È risaputo e confermato dalle numerose vicende legali e giudiziarie che l’emarginazione e l’inibizione della mia persona e dell’Ente è il vero e macroscopico bersaglio ed obbiettivo di questa guerra infinita avviata subito dopo la morte del compianto Vescovo Monsignor Armando Franco. In merito alla sentenza in oggetto resto in attesa del deposito delle motivazioni al fine di comprendere le ragioni che hanno portato il magistrato a tale conclusione.
Di certo l’oggetto di causa ben specifico, ossia se io sapessi o meno dell’incarico ricevuto da don Rocco Leo dal vescovo Semeraro di appurare miei comportamenti nei confronti della dipendente, è stato chiaramente sconfessato dalle risultanze probatorie compresa quello dello stesso vescovo.

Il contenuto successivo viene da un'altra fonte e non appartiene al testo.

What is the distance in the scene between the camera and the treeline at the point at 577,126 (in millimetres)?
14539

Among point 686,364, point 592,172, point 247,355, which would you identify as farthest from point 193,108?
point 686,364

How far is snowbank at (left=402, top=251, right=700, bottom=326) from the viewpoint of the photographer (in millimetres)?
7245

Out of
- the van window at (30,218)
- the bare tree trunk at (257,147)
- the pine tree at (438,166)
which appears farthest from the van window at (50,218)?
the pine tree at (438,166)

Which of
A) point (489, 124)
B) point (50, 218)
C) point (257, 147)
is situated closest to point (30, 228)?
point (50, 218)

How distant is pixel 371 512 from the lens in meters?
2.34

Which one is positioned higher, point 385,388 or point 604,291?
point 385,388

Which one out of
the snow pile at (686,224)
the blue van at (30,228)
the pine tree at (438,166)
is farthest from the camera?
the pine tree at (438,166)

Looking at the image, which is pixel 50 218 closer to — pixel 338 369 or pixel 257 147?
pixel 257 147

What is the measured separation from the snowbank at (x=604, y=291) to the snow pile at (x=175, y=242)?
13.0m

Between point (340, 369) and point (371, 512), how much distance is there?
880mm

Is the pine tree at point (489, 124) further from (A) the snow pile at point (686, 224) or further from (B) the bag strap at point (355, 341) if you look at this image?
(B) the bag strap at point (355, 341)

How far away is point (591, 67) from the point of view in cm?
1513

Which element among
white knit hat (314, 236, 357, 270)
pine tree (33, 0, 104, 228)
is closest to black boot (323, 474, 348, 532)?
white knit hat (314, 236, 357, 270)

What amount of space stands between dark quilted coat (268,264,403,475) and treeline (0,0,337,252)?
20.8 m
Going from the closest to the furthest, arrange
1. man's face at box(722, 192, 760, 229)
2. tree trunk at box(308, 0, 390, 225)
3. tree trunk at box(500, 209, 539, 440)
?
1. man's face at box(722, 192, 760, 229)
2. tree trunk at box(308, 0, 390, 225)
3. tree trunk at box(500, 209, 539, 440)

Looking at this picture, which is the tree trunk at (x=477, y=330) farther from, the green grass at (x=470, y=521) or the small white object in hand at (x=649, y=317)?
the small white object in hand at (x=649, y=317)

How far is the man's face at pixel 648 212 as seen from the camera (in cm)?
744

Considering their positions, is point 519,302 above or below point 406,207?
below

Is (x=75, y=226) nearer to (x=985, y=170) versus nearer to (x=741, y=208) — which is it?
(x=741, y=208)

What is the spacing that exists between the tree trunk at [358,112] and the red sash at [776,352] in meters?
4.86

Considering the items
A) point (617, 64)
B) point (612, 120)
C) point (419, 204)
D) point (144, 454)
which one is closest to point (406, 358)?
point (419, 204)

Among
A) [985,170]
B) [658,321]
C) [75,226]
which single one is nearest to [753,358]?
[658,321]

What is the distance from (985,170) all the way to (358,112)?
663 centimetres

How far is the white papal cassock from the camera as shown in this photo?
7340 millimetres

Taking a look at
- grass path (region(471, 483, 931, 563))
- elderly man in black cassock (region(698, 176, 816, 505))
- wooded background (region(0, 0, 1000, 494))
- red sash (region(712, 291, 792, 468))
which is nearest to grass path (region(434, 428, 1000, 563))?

Il dilagare dell’oggetto di causa non giustificato è la vera ragione che sottende e manifesta l’aggressione di don Leo.
Infatti risalendo alla testimonianza nell’ambito della causa di lavoro della dipendente in questione insieme al Vescovo Semeraro convocato per testimoniare sui fatti e sui rapporti lavorativi nel 2006, essi espressero tutt’altre ragioni che nulla avevano a che fare con i rapporti di lavoro e nel posto di lavoro ma approfittarono volutamente e pervicacemente dell’occasione premeditata per riferire dilungandosi su situazioni e ricordi confusionali affatto documentati e pregiudizialmente mirati e risalenti ad oltre quattro anni dalla stessa causa di lavoro.
E’ del tutto evidente, quindi, l’intreccio confusivo e fuorviante che, fin dal principio, ha legato quest’ultimo contenzioso alle precedenti cause di lavoro intessute dalla dipendente”.
“Tale intreccio – conclude don Galiano – è confermato sia dall’identità dei testimoni coinvolti – guarda caso sempre gli stessi – sia dalle dichiarazioni rese da questi ultimi, tutte artatamente riconducibili a situazioni, vicende e tempi diversi, che invero nulla avevano a che fare con questo procedimento intentatomi dal confratello don Leo, ma che piuttosto sono state offuscate da una serie di elementi collaterali attingendo a ricordi e riferimenti totalmente falsi e imprecisi”. Circa la riconsegna dei locali utilizzati dalla Comunità Pedagogica “Don Rosario Ribezzi” a seguito dello sfratto esecutivo, il Comune è tornato in possesso della struttura dell’ex Agrario di via Grottaglie.
Il Centro di accoglienza, che da oltre vent’anni operava sul territorio francavillese e regionale, si faceva carico delle problematiche sociali, contribuendo, con la sua presenza, ad occuparsi degli emarginati, dei tossicodipendenti e delle persone affette da gravi malattie psichiatriche. Don Franco Galiano interessato ed impegnato nella sua missione, più volte aveva tentato di ricercare una soluzione allo sfratto, programmando incontri che l’Amministrazione aveva disertato interrompendo bruscamente il dialogo tra il Comune e l’Ente.